YOUR GOAL: Reproduce word for word the portion of the Sicily travel passage below, beginning with the words "For these reasons, I" and stopping after the words "look him up.".

PASSAGE FOR REVIEW:
The mafia response was brutal. Nearly a ton of explosives was placed under an elevated highway, and Falcone, his wife, and several police officers were blown up on May 22, 1992, when the explosives were detonated as Falcone’s motorcade passed on the highway. Two months later Borsellino was assassinated by a car bomb that also killed five police officers. Today, Palermo has memorials to and commemorates the anniversaries of the two magistrates’ deaths, and there are memorials around the city to many others who were mafia victims.

The Maxi Trial may have lessened the power of the mafia, but most think it still has power. Arrests of mafioso continue, but however it may have been viewed in the past, fewer Sicilians today see it as something romantic or quaint, and more see it as a brutal organization that has harmed Sicily.

For these reasons, I was surprised to see all the souvenirs of The Godfather.

 

I saw no tee shirts with the likeness of Salvatore Riina. You can look him up.

 

Perhaps because of scenes from The Godfather, I had expected Sicily to be brown and dusty. Instead, it was lush and green, maybe because of unusually heavy rains in the weeks before we came. Whatever the reason, the countryside was beautiful.

 

The guide more than once mentioned that with solar and wind power, Sicily could be energy independent. It has intense sunshine for much of the year, and the island has nearly constant winds. Even so, I spotted only a few solar panels and power-generating windmills. I thought back to a trip to Turkey where many homes had solar panels to heat water. It seemed like a good idea, but I saw nothing comparable in Sicily.

 

I noted the gasoline prices. They were quoted in Euros per liter, but my rough calculations had the cost at about $6.50 per gallon. I wondered how Americans would react to such prices. A Sicilian response is to drive small cars. They dominate the roads; I spotted few SUVs. In some way I envied the high gas costs. I wish Americans drove smaller cars and used less fuel. On the other hand, I drive and like low gas prices. I want, as I could in my youth, to get three gallons for a buck and also get a steak knife if I fill the tank up. I checked my memory and looked up gas prices from fifty years ago, and it was correct: I could get three gallons for a dollar. However, an inflation calculator told me that thirty-four cents in 1968 was the equivalent of about $2.47 today. The last time I filled up, I paid less than three dollars a gallon, so I don’t really pay much more for gas now than I did back then. But I no longer get a steak knife with the fill-up. The car from back then is gone (see post of October 17, 2018), but a steak knife or two from those days may still be around.

DATA EXCERPTS:
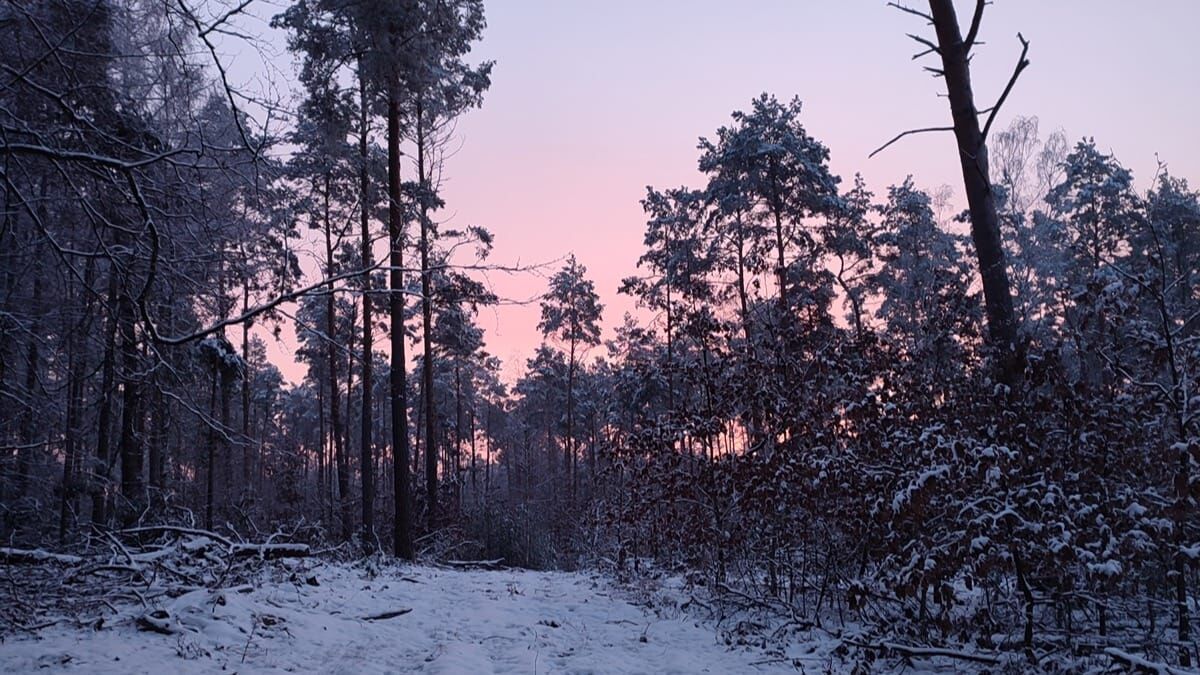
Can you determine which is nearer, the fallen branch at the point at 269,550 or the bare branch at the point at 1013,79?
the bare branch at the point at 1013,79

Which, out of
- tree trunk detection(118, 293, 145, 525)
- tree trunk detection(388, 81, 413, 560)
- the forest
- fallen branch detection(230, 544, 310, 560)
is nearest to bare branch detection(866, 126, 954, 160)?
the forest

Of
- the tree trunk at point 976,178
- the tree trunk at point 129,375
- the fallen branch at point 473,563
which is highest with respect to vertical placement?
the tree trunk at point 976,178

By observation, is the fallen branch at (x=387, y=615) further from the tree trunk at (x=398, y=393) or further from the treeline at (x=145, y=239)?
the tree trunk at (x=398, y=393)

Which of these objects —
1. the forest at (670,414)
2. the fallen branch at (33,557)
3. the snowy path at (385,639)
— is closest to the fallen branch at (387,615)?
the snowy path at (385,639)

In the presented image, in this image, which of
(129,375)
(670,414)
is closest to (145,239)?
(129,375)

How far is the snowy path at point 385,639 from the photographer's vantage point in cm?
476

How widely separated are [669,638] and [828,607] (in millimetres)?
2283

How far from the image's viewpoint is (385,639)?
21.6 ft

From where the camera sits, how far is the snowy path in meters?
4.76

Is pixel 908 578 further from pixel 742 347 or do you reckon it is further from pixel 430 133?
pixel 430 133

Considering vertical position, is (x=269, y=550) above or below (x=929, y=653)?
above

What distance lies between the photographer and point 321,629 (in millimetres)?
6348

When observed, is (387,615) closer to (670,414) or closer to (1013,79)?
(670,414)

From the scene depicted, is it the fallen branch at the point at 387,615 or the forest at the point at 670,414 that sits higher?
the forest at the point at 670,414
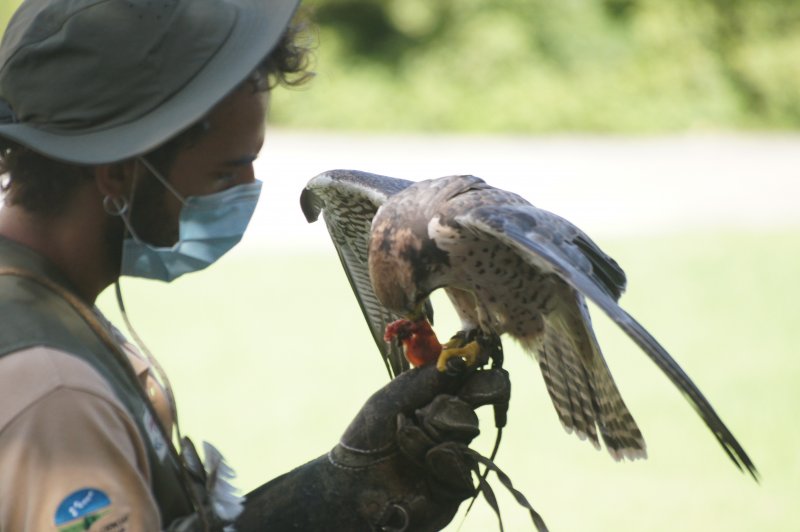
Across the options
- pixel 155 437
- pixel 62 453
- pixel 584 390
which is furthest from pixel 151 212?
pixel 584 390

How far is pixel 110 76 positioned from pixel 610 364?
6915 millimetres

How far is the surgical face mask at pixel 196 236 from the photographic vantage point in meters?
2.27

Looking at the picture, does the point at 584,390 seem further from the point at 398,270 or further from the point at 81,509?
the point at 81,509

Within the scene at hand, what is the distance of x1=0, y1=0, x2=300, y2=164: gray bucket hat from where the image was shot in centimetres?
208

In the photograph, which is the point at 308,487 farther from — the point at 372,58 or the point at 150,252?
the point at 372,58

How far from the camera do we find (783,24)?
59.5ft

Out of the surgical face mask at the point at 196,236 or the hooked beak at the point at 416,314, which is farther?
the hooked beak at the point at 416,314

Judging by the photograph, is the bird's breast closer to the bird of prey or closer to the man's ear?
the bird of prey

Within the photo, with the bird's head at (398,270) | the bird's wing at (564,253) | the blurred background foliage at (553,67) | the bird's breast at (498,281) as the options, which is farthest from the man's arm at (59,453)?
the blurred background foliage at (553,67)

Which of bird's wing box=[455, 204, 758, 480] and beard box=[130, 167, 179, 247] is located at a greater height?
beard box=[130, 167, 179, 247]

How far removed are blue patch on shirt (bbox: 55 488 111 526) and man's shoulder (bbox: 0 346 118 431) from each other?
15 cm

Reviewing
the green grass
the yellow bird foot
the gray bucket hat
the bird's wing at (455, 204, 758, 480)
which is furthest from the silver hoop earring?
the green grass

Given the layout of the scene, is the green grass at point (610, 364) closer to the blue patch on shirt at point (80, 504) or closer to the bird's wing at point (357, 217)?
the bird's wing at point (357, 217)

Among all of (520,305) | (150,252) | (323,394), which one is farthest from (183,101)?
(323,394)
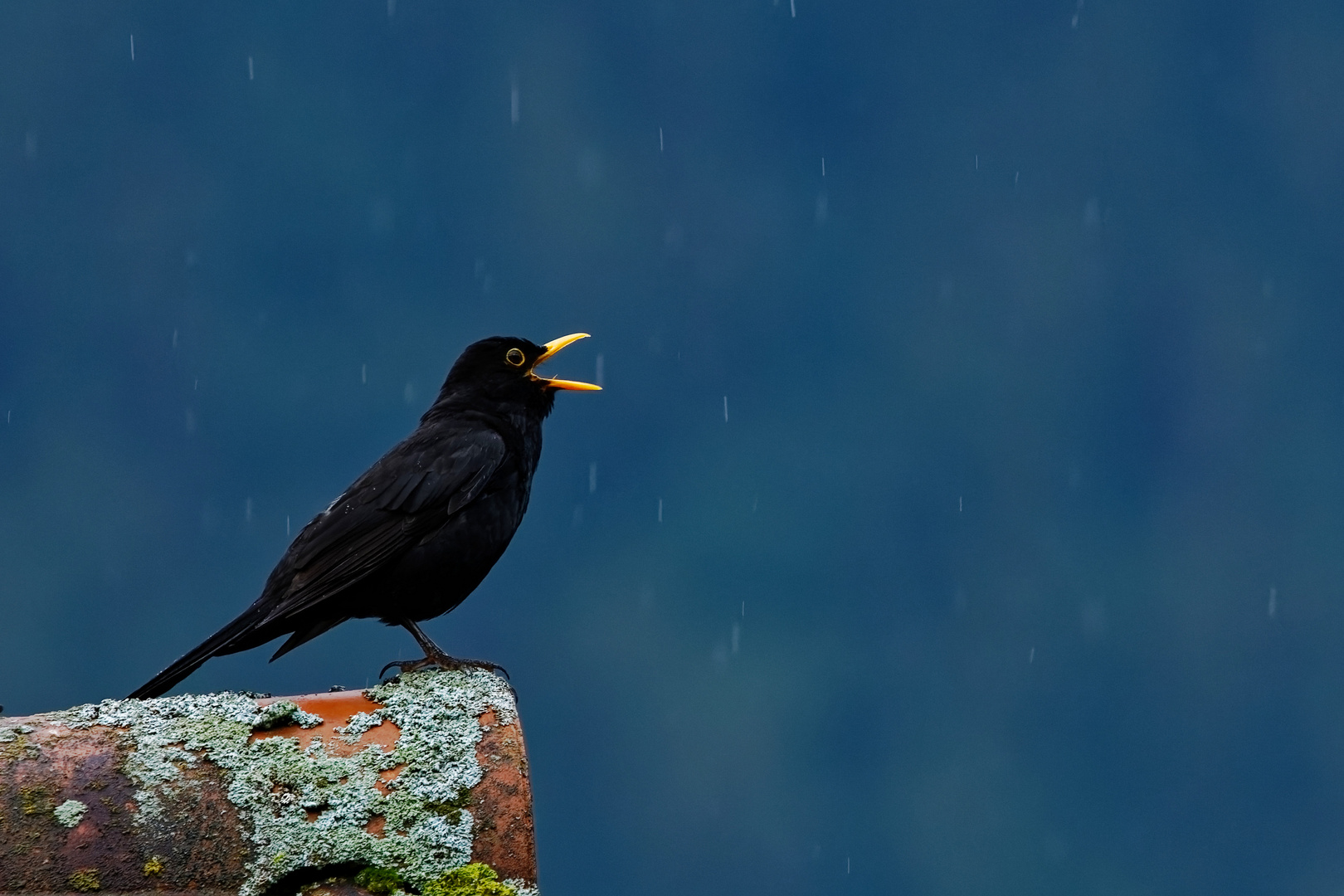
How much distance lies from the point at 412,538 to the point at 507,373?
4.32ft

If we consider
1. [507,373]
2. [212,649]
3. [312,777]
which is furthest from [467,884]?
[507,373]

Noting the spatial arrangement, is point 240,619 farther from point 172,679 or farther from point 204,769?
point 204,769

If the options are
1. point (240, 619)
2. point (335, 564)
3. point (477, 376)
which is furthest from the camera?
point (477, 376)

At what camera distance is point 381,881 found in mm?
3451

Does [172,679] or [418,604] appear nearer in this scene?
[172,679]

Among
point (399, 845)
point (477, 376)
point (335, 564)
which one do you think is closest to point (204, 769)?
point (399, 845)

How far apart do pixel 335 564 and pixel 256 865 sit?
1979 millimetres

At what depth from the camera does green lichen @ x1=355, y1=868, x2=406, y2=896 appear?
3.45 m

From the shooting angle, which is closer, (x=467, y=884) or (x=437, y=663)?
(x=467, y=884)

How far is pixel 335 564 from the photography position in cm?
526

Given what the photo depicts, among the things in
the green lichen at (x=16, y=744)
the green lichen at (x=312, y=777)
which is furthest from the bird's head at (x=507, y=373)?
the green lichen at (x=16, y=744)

SOLUTION TO THE EXERCISE:
For these reasons, I was surprised to see all the souvenirs of The Godfather.

 

I saw no tee shirts with the likeness of Salvatore Riina. You can look him up.